About this task: All lines below containing "trait" are to be listed.

Provided material:

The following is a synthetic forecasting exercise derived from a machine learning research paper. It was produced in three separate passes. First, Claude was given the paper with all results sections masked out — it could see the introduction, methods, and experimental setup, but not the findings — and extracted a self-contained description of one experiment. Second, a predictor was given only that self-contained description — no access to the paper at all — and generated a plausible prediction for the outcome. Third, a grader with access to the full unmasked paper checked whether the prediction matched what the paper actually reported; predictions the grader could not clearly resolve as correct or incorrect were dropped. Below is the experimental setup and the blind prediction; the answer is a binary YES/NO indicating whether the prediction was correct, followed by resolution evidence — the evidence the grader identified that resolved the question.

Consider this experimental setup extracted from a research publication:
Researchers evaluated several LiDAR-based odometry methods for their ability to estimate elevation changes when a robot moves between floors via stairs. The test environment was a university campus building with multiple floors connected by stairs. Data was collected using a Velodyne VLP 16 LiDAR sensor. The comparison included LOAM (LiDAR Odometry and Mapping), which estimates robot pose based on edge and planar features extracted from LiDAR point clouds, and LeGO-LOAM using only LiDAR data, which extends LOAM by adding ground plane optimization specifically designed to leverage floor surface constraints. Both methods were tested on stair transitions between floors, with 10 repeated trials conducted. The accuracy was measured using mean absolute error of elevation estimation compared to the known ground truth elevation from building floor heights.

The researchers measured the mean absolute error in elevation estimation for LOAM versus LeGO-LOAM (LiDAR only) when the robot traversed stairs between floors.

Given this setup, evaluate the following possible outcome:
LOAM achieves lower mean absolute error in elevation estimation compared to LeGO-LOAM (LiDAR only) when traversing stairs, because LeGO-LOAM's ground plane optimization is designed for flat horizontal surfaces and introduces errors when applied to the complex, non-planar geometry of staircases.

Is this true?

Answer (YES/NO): YES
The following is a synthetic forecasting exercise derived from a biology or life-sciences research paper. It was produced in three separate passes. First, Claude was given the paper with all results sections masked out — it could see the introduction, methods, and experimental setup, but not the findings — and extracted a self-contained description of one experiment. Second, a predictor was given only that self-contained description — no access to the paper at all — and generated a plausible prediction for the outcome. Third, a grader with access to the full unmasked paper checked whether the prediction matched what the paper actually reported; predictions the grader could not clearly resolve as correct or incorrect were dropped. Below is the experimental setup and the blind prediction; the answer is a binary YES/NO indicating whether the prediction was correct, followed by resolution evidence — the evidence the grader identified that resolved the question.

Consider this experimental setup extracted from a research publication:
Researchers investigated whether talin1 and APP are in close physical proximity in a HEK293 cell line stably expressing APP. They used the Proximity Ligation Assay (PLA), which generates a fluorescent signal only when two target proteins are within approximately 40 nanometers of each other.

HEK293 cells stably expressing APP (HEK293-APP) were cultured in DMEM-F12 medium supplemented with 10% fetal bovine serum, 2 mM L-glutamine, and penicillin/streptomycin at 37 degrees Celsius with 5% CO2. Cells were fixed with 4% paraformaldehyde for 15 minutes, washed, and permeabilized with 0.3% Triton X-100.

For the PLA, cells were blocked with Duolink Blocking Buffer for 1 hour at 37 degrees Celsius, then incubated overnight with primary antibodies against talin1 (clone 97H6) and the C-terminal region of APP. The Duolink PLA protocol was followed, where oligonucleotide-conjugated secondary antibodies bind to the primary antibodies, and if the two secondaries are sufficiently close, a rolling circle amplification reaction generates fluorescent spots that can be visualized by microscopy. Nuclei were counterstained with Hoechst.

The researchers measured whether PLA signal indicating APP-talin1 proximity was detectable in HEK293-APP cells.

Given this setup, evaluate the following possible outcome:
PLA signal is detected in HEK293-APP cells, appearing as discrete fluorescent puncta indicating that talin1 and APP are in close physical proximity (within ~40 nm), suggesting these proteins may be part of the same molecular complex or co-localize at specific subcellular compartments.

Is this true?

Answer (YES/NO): YES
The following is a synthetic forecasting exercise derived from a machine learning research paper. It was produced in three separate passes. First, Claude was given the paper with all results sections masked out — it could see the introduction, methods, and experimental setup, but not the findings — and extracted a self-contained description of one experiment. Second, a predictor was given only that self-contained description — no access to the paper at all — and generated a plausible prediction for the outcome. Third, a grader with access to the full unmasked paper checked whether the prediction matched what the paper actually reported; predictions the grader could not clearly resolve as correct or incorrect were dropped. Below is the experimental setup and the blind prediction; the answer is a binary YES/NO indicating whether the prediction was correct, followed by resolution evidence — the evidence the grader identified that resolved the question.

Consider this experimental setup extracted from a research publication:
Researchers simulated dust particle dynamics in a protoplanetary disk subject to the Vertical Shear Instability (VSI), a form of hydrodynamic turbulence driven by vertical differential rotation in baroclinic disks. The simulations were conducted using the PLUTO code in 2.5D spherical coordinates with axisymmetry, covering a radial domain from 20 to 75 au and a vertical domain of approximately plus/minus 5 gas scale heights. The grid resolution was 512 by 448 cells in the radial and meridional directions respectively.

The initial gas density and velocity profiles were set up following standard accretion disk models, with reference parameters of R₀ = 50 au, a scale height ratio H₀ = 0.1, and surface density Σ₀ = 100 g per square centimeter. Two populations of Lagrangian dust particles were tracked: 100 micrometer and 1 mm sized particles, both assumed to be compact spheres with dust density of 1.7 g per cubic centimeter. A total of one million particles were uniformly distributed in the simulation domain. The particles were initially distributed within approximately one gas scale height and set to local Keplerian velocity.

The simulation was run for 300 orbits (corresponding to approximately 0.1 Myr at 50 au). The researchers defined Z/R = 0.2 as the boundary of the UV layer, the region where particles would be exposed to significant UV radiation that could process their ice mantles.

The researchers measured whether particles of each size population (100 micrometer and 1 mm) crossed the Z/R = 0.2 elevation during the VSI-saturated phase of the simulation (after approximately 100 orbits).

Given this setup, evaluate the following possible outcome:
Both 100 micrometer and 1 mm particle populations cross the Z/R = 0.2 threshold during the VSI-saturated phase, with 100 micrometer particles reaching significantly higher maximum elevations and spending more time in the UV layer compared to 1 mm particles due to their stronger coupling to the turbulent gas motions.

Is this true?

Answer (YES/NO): NO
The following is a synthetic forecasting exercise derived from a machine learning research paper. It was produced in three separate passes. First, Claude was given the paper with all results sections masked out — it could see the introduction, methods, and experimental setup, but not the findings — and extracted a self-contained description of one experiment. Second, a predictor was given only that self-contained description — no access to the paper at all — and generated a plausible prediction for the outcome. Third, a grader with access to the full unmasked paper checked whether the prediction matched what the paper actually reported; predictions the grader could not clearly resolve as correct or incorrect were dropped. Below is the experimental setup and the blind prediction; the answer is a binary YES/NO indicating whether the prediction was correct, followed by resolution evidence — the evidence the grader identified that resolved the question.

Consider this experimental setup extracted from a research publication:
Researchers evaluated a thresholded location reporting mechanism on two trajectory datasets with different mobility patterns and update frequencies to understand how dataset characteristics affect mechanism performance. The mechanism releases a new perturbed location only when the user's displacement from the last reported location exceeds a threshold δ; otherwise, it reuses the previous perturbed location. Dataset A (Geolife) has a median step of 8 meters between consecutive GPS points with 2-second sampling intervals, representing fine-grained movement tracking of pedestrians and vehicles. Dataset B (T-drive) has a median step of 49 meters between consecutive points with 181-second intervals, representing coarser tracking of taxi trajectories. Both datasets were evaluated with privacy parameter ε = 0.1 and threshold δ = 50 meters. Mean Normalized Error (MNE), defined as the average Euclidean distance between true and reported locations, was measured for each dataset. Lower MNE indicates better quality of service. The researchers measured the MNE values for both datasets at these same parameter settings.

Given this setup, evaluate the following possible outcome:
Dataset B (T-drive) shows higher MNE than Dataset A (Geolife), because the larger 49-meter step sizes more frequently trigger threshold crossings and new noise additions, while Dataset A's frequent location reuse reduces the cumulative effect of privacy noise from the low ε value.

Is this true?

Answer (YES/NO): NO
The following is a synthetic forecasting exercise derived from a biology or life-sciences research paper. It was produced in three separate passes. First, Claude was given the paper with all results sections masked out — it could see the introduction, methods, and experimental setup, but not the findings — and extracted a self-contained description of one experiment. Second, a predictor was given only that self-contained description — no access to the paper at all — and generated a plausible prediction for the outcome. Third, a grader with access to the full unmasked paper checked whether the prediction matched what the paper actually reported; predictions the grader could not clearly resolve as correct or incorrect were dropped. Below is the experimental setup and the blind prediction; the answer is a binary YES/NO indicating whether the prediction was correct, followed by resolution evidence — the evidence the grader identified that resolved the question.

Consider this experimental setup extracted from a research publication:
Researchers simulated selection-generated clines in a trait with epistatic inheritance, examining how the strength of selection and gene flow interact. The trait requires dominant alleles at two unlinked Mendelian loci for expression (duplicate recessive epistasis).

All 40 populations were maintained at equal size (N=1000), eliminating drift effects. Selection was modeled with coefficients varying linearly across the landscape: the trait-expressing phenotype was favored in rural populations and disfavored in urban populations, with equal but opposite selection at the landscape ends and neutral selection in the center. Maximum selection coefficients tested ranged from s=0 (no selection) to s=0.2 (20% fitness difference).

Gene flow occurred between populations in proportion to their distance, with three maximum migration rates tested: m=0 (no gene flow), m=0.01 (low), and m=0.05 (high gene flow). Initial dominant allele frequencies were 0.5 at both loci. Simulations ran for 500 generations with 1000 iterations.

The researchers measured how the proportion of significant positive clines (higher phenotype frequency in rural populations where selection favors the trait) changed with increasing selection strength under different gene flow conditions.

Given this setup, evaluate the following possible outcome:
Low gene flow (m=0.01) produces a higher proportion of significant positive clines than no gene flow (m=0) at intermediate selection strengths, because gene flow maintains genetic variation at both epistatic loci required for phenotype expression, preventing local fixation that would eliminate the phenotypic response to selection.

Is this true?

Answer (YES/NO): NO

Written answer:
Researchers simulated selection-generated clines in a trait with epistatic inheritance, examining how the strength of selection and gene flow interact. The trait requires dominant alleles at two unlinked Mendelian loci for expression (duplicate recessive epistasis).
All 40 populations were maintained at equal size (N=1000), eliminating drift effects. Selection was modeled with coefficients varying linearly across the landscape: the trait-expressing phenotype was favored in rural populations and disfavored in urban populations, with equal but opposite selection at the landscape ends and neutral selection in the center. Maximum selection coefficients tested ranged from s=0 (no selection) to s=0.2 (20% fitness difference).
The researchers measured how the proportion of significant positive clines (higher phenotype frequency in rural populations where selection favors the trait) changed with increasing selection strength under different gene flow conditions.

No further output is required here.